● GIVEN PASSAGE
Design and construction
- Architect: Alfred Darbyshire

Website
- http://mknpropertygroup.com/portfolio/sutton-castle-sutton-dublin-13/

References

= Sutton Castle =

Castellated mansion house

Sutton Castle or Sutton House is a Victorian Tudor-style castellated mansion house with terraced gardens on the southern coast of Howth Head, overlooking Dublin Bay, in County Dublin, Ireland.

==History==
The current house replaced an earlier Sutton House which was demolished and had previously been occupied by the senior judge Joseph Devonsher Jackson and later by Alice Lawrenson and Rev William Lawrenson, prebendary of Howth. Prior to the construction of the earlier Sutton House the land was owned by the Hackett Family and a substantial 16th century castle house stood on its grounds roughly near the location of the current castle gates. It was said to be an English-like stone house and was rated for six hearths.

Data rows
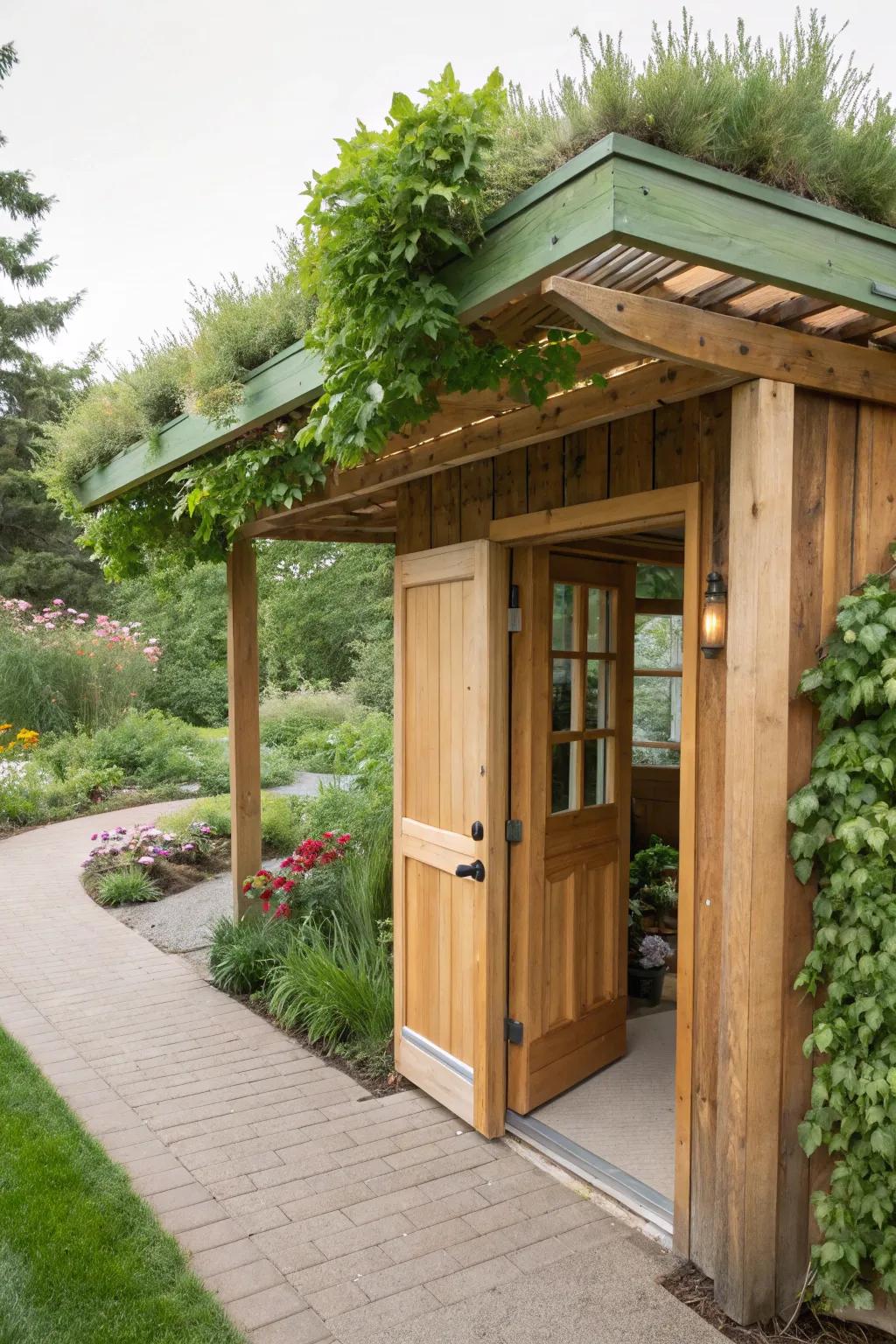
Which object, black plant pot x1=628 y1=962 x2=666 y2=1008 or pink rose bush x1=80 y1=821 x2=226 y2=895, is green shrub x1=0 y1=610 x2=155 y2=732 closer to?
pink rose bush x1=80 y1=821 x2=226 y2=895

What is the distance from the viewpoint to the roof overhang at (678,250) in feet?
6.49

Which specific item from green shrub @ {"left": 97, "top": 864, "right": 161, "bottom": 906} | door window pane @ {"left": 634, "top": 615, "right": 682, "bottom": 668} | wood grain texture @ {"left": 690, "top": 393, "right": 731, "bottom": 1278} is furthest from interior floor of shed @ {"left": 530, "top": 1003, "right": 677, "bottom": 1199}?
green shrub @ {"left": 97, "top": 864, "right": 161, "bottom": 906}

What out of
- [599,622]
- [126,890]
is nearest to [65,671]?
[126,890]

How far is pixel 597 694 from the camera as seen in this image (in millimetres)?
4055

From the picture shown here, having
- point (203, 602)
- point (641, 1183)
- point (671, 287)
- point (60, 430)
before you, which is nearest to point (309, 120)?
point (203, 602)

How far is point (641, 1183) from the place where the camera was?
3.19m

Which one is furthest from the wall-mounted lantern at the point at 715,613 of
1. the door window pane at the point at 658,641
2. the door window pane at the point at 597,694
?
the door window pane at the point at 658,641

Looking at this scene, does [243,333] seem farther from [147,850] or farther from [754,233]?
[147,850]

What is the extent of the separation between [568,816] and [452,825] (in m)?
0.48

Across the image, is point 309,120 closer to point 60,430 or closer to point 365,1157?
point 60,430

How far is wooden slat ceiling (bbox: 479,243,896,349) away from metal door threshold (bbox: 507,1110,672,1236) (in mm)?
2659

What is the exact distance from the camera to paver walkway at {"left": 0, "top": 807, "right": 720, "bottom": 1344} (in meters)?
2.59

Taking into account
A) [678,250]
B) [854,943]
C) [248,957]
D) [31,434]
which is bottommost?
[248,957]

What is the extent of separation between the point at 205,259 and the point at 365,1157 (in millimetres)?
25347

● INSTRUCTIONS
1 - Print the Sutton Castle passage, starting with "Sutton Castle or" and going on through "for six hearths.".
2 - Can you proceed with the Sutton Castle passage, picking up right after its last sentence?
You won't need the rows.

● ANSWER SET
1 -
Sutton Castle or Sutton House is a Victorian Tudor-style castellated mansion house with terraced gardens on the southern coast of Howth Head, overlooking Dublin Bay, in County Dublin, Ireland.

==History==
The current house replaced an earlier Sutton House which was demolished and had previously been occupied by the senior judge Joseph Devonsher Jackson and later by Alice Lawrenson and Rev William Lawrenson, prebendary of Howth. Prior to the construction of the earlier Sutton House the land was owned by the Hackett Family and a substantial 16th century castle house stood on its grounds roughly near the location of the current castle gates. It was said to be an English-like stone house and was rated for six hearths.

2 -
===Modern house===
The current house was designed for industrialist and politician Andrew Jameson, great-grandson of John Jameson, by Manchester-based architect Alfred Darbyshire, who had previously worked on some of the Jameson distilleries. Located in the townland of Sutton South, it was constructed around the year 1880 on lands spanning the Bailey area of Howth and neighbouring Sutton.

===Hotel===
The house was converted into a 19-bedroom hotel in the 1970s called Sutton House Hotel and later Sutton Castle Hotel. It was sold, along with 7 acres of gardens and woodland, for IR£2.55m in September 1997.

The building continued to operate as a hotel for a period. It later operated as a temporary centre for asylum seekers and specifically unaccompanied minors until 2001.

The hotel was converted into 17 luxury apartments by the McKeown Group and Paddy Doyle between 2003 and 2005.

== Notable residents ==
- The judge Joseph Devonsher Jackson
- The politician Andrew Jameson and later his daughter Harriet Kirkwood
- The Flemish businessman Albert Luykx

==Status and features==
The house is recorded in the Fingal County Council Record of Protected Structures (RPS 0578) with the description Late 19th century four-storey Victorian Tudor-style house & gates, extended and converted into apartment complex.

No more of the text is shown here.